====== Provided passage

Related Characters: Jim Casy (speaker)
Page Number: 24
Explanation and Analysis:

As Jim Casy continues talking to Tom about his struggle with his faith, he strikes a more positive note as he searches for an alternative to the strict categories of sin and virtue that he has long since decided are insufficient. He continues to make use of some of the terms and beliefs that were part of his arsenal as a preacher, but here he uses the idea of the Holy Spirit, for instance, to describe something different than the figure in the Bible. Jim Casy instead develops a notion of an all-encompassing sense of humanity, a community that all can be a part of, and a community defined by love rather than guilt. 

Chapter 8 Quotes

“I ain’t sayin’ I’m like Jesus…But I got tired like Him, an’ I got mixed up like Him, an’ I went into the wilderness like Him, without no campin’ stuff…Sometimes I’d pray like I always done. On’y I couldn’ figure what I was prayin’ to or for. There was the hills, an’ there was me, an’ we wasn’t separate no more. We was one thing. An’ that one thing was holy.”

Related Characters: Jim Casy (speaker)

============
====== Data under study

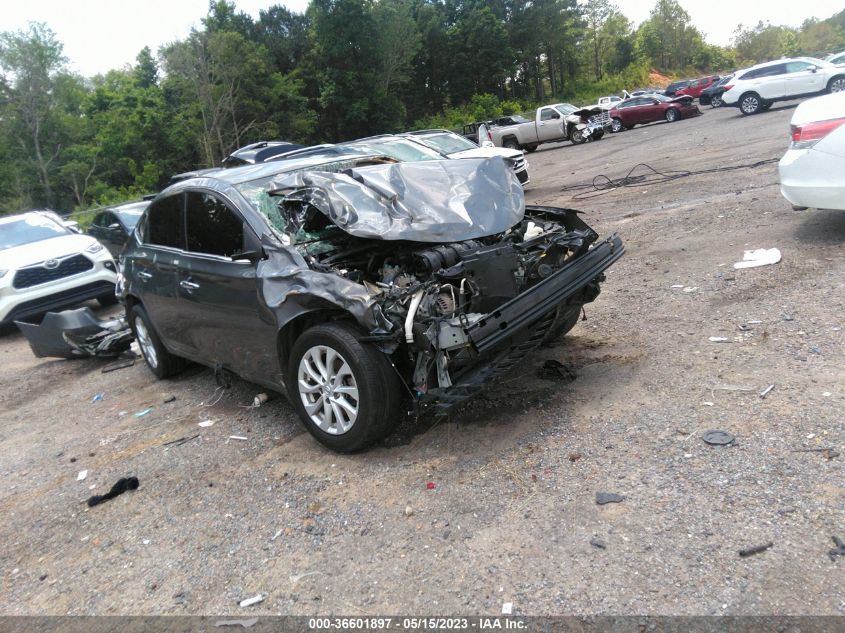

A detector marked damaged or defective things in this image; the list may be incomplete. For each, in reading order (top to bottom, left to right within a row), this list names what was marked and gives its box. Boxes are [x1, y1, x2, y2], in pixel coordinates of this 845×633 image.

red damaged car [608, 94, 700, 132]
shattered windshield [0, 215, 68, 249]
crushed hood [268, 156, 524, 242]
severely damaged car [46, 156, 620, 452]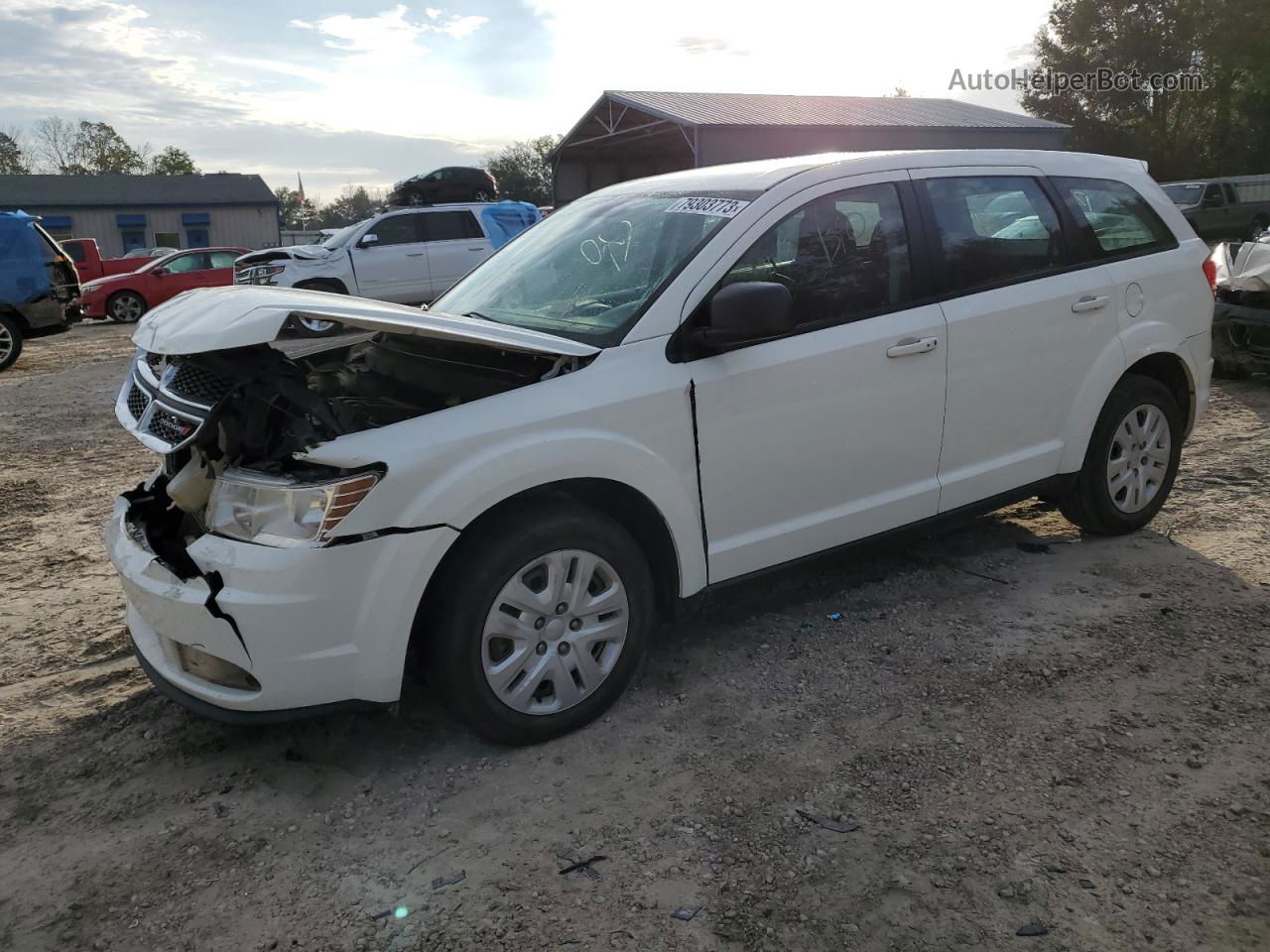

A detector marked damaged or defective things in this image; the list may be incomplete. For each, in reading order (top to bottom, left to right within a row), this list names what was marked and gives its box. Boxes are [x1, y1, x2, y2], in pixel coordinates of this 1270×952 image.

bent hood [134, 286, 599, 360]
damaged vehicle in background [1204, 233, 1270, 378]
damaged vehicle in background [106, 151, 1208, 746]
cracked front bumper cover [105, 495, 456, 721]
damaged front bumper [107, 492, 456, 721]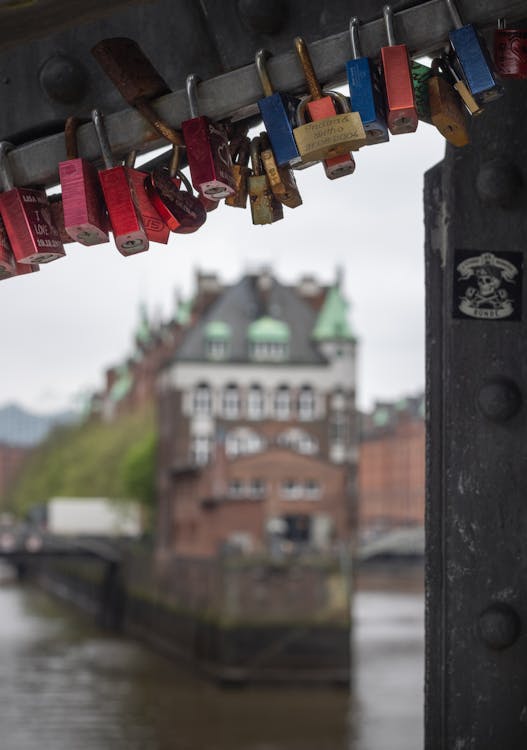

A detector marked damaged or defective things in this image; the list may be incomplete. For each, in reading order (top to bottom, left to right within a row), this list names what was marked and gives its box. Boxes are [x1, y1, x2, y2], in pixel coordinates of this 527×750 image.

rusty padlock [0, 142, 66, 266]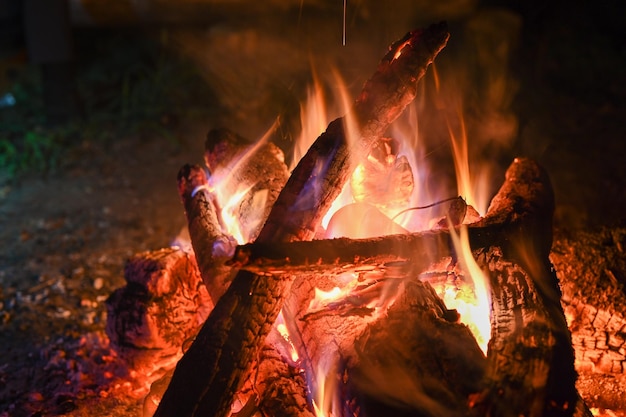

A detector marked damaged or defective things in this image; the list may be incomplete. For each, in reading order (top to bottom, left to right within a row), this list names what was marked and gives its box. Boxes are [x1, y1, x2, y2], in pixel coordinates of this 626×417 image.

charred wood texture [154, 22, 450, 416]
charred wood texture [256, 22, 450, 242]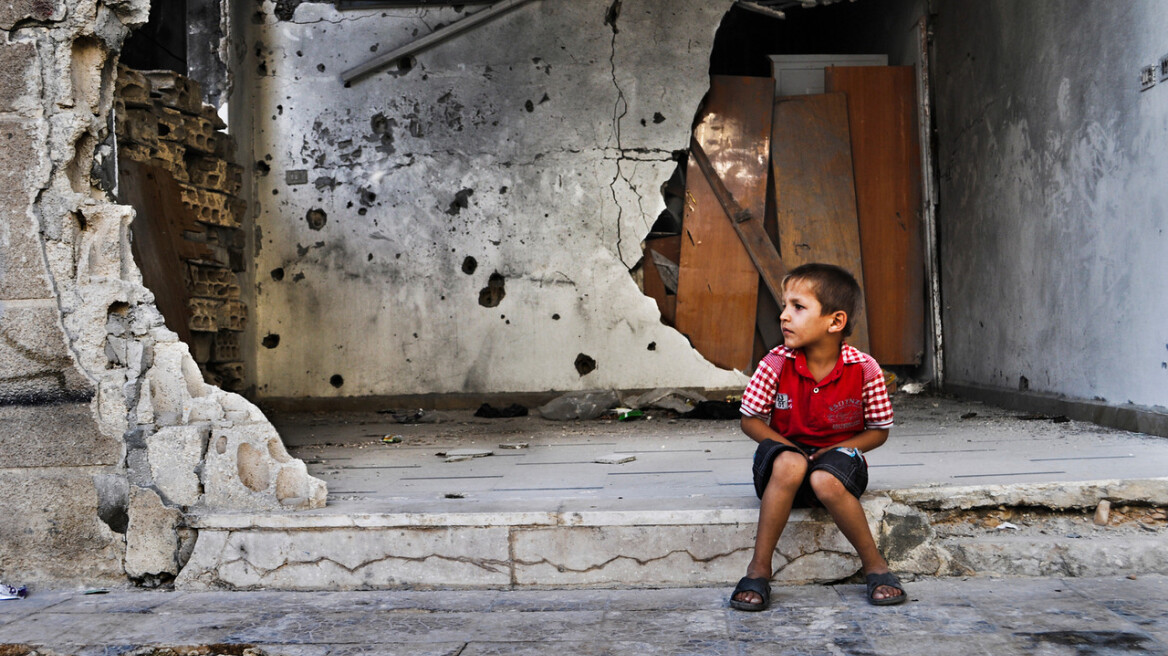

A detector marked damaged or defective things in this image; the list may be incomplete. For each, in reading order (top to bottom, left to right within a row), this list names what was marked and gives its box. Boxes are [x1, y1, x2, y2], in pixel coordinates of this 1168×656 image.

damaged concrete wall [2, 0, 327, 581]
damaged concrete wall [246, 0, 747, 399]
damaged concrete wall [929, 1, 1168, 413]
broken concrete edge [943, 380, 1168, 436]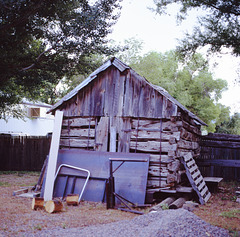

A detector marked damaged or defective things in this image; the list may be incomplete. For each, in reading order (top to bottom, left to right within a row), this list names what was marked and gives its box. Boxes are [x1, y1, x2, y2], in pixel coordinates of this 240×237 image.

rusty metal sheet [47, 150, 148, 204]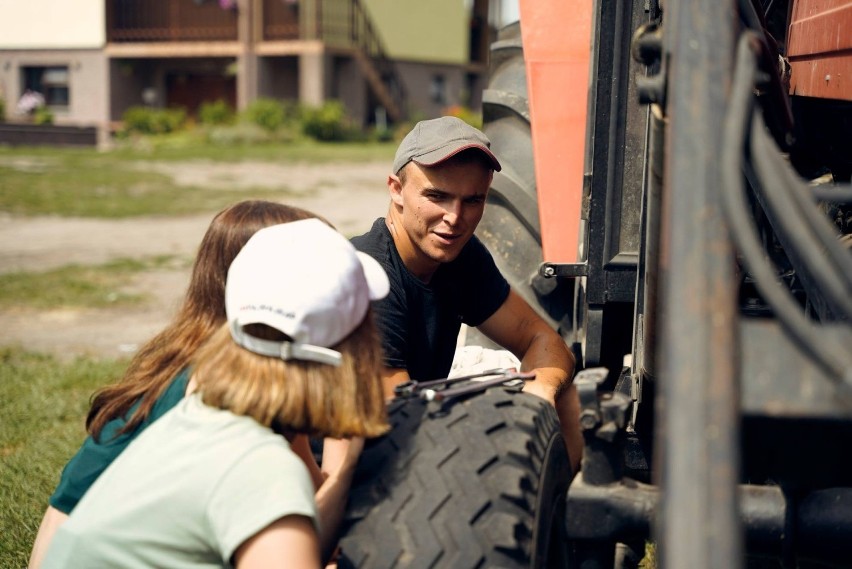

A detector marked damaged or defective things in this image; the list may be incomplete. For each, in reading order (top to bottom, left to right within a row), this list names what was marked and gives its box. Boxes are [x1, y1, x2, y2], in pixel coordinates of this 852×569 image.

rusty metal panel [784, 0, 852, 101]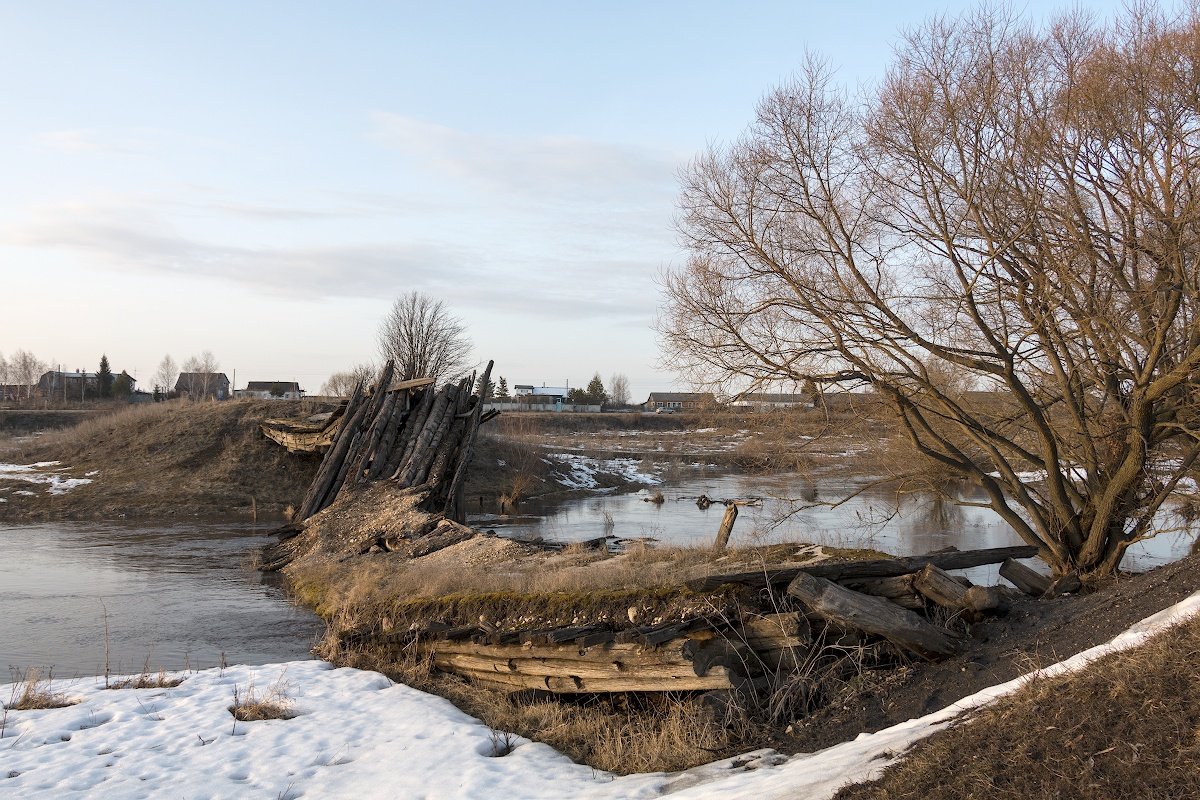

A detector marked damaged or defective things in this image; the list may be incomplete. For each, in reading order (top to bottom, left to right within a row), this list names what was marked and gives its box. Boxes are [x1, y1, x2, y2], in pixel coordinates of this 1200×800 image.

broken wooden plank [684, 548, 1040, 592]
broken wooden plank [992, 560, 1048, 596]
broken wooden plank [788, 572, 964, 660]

============

* **Required work**
The passage about Jim Casy above contains a quotation in which the speaker says he is like Jesus in certain respects. List every action or state that the speaker says he shared "like Him."

* **Exercise response**
- He got tired.
- He got mixed up.
- He went into the wilderness.